Bone marrow pathology. (A) Hematoxylin & eosin stain showing lymphoma infiltration of the bone marrow and hemophagocytosis. (B) Positive expression of CD20

Comment

The clinical features of HLH are extremely variable but the disease generally presents with fever associated with multiple organ involvement/failure. Although a definite consensus does not exist, diagnosis of HLH in adults is usually based on the HLH-2004 diagnostic criteria, which are validated for children and commonly applied, but not validated for adults. HLH can be diagnosed if there is a mutation in a known causative gene or if at least 5 of 8 diagnostic criteria are met (2) (Table 1).

Table 1.

Diagnostic criteria for hemophagocytic lymphohistiocytosis

1. Molecular diagnosis consistent with HLH
2. Diagnostic criteria for HLH fulfilled (5 of the 8 criteria below)
    Fever
    Splenomegaly
    Cytopenias (affecting ≥2 of 3 lineages in the peripheral blood)
        Hemoglobin <90 g/L
        Platelets <100 × 109/L
        Neutrophils <1.0 × 109/L
    Hypertriglyceridemia and/or hypofibrinogenemia
        Fasting triglycerides ≥3.0 mmol/L (ie, ≥265 mg/dL)
        Fibrinogen ≤1.5 g/L
    Hemophagocytosis in bone marrow or spleen or lymph nodes.
    Low or no NK cell activity
    Ferritin ≥500 μg/L
    sCD25 (ie, soluble IL-2 receptor) ≥2400 U/mL

A scoring system, the “H score”, has been also developed to estimate the probability of HLH in adult patients. The score incorporates graded clinical and laboratory parameters, such as immunosuppression, fever, organomegaly, levels of triglycerides, ferritin, alanine aminotransferase, fibrinogen, degree of cytopenias and the presence of hemophagocytosis on the bone marrow aspirate. An H score ≥250 confers a 99 percent probability of HLH, whereas a score ≤90 confers a <1 percent probability of HLH (6).

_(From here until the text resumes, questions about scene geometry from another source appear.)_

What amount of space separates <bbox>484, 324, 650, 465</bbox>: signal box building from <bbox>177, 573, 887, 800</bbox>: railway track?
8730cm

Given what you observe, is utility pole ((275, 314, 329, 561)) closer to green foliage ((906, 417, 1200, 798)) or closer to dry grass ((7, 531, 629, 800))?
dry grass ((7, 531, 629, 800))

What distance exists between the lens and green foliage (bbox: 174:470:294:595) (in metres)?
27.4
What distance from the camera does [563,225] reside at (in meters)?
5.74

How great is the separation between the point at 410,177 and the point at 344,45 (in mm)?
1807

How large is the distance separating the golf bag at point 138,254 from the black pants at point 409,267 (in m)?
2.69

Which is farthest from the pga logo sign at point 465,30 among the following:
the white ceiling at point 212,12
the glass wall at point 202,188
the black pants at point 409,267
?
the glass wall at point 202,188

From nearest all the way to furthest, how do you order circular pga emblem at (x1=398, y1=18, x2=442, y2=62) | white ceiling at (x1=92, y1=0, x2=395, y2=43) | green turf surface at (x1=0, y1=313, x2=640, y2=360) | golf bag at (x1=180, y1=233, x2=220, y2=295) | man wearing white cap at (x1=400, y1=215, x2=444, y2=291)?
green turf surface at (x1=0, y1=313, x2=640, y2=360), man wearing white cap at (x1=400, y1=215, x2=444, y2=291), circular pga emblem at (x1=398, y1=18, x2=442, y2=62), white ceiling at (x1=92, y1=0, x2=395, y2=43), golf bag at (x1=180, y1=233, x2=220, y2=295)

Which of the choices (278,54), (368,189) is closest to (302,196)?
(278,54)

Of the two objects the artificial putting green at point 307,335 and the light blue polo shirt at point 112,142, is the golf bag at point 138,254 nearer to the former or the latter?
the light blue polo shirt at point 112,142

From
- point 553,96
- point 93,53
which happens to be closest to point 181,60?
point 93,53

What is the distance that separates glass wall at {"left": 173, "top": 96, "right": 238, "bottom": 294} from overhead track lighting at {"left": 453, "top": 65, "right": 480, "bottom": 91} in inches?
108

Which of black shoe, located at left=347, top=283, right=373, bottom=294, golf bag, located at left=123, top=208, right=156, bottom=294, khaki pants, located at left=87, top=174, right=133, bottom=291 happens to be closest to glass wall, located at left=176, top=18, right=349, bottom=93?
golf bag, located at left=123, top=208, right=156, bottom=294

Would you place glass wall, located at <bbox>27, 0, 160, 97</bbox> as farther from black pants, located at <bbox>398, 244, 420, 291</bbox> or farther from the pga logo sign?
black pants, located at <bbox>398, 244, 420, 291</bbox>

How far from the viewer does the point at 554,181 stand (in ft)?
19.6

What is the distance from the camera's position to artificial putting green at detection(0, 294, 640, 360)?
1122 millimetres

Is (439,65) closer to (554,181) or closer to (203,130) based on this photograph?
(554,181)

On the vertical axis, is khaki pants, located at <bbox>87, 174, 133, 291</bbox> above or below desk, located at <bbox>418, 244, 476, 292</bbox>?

Our patient fullfilled 6 of 8 criteria, i.e. fever, splenomegaly, peripheral cytopenia, hypertriglyceridemia, hyperferritinemia and hemophagocytosis in bone marrow and the H Score revealed a 93-96% probability of HLH.

Prompt treatment of HLH is critical, but the greatest challenge to a successful outcome is the delay in diagnosis due to its rarity, variable clinical presentation, and lack of specificity of the clinical and laboratory findings. HLH as clinical presentation of a non-Hodgkin’s large B-cell lymphoma is extremely unusual in clinical practice but seven patients with periferal B-cell lymphoma associated with HLH have been already reported (7). In all of the seven cases, the histologic subtype was diffuse large B-cell lymphoma and the phenotype was C19+, CD20+, S-Ig+, CD10-, with co-expression of CD5 in some cases. The pathogenesis of HLH was due to hypercytokinemia induced by a proliferation of reactive CD8+ cells and secretion of several proinflammatory cytokines and chemokines from neoplastic cells (7). In our case, the initial clinical picture suggested sepsis as a first diagnostic hypothesis. Furthermore, the vitamin B12 deficiency, the absence of leukopenia and the positivity of anti-platelet antibodies have strongly misled the correct diagnose. Only the response to corticosteroid therapy and hyperferritinemia shifted the focus to a form of dysregulation of the immune system and led to the subsequent execution of bone marrow aspiration, whose response, however, came too late and did not allow any targeted therapy.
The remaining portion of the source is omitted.